=== EXERCISE TEXT ===
————————
April 10, 2015 by David Isenberg Follow @vanidan @vanidan

A NATO "Global Hawk" unmanned aerial vehicle (drone) used for reconnaissance, photographed on July 24 2010. Hundreds of support personnel are required every time drones take flight, and these roles are increasingly filled with private contractors. (Flickr / Anguskirk)

A NATO “Global Hawk” unmanned aerial vehicle (drone) used for reconnaissance, photographed on July 24 2010. Hundreds of support personnel are required every time drones take flight, and these roles are increasingly filled with private contractors. (Flickr / Anguskirk)

If there is one constant in the private military and security contracting industry it is that nobody has a good record in predicting what the industry will be doing in the future. And much of the time the public is relatively clueless about what they are currently doing

In the 1980s, when the U.S. Army came up with the U.S. Logistics Civil Augmentation Program (LOGCAP) program to help provide logistics support to U.S. forces globally nobody foresaw just how massive that support would become in Iraq or Afghanistan, let alone the major presence of gun-toting private security contractors.

In the early 2000s, nobody envisioned that the threat of pirates in Somalia and elsewhere attacking commercial shipping would produce a private maritime security industry that now numbers in the hundreds of companies.
————————
=== PROVIDED DATA ===
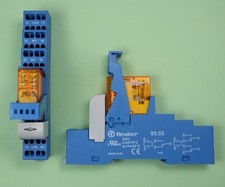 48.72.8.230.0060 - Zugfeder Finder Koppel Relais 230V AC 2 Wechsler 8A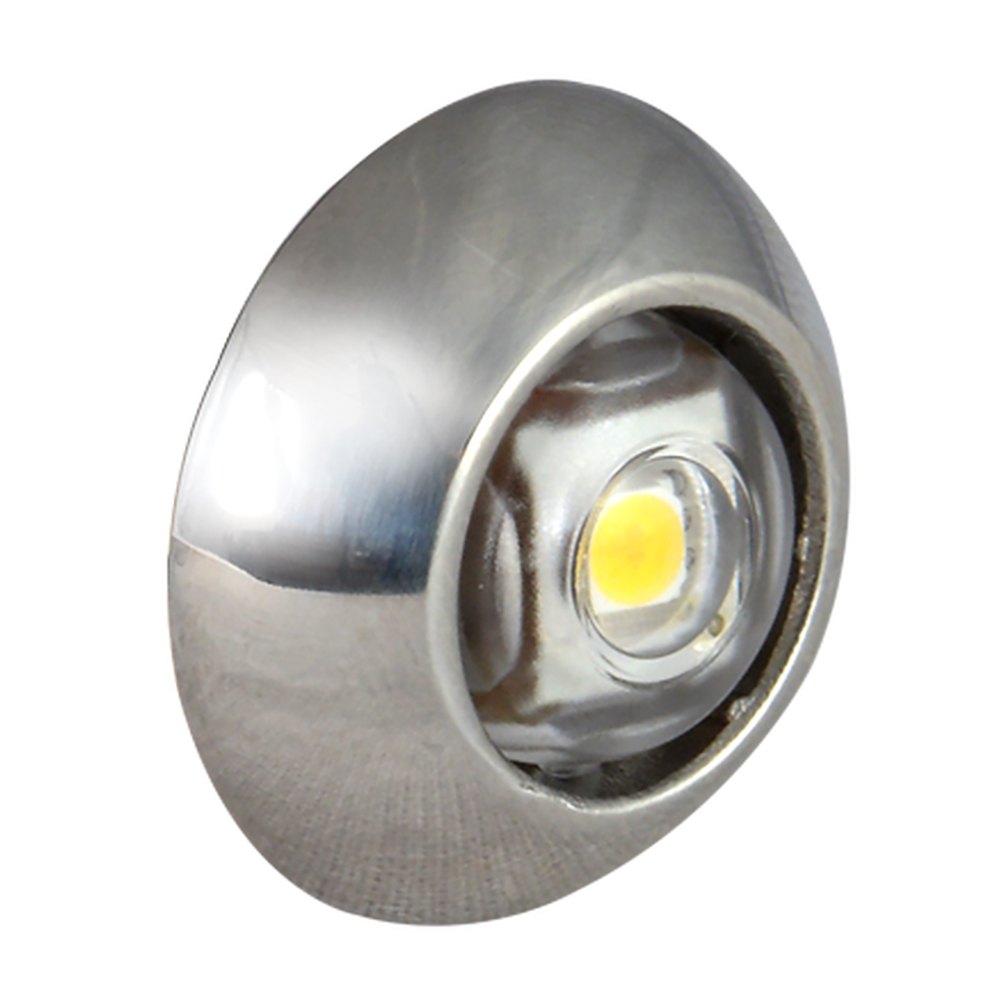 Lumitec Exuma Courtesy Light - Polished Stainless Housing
————————
=== REQUIREMENT 1 ===
Write out the passage from the article on private military contracting, starting with "If there is" and going on through "private security contractors.".
=== REQUIREMENT 2 ===
Using the article on private military contracting, explain in one to three sentences what gave rise to the private maritime security industry.
=== REQUIREMENT 3 ===
In the article on private military contracting, what program did the U.S. Army come up with in the 1980s?

=== RESPONSE 1 ===
If there is one constant in the private military and security contracting industry it is that nobody has a good record in predicting what the industry will be doing in the future. And much of the time the public is relatively clueless about what they are currently doing

In the 1980s, when the U.S. Army came up with the U.S. Logistics Civil Augmentation Program (LOGCAP) program to help provide logistics support to U.S. forces globally nobody foresaw just how massive that support would become in Iraq or Afghanistan, let alone the major presence of gun-toting private security contractors.

=== RESPONSE 2 ===
The threat of pirates in Somalia and elsewhere attacking commercial shipping produced a private maritime security industry. That industry now numbers in the hundreds of companies.

=== RESPONSE 3 ===
The U.S. Logistics Civil Augmentation Program (LOGCAP).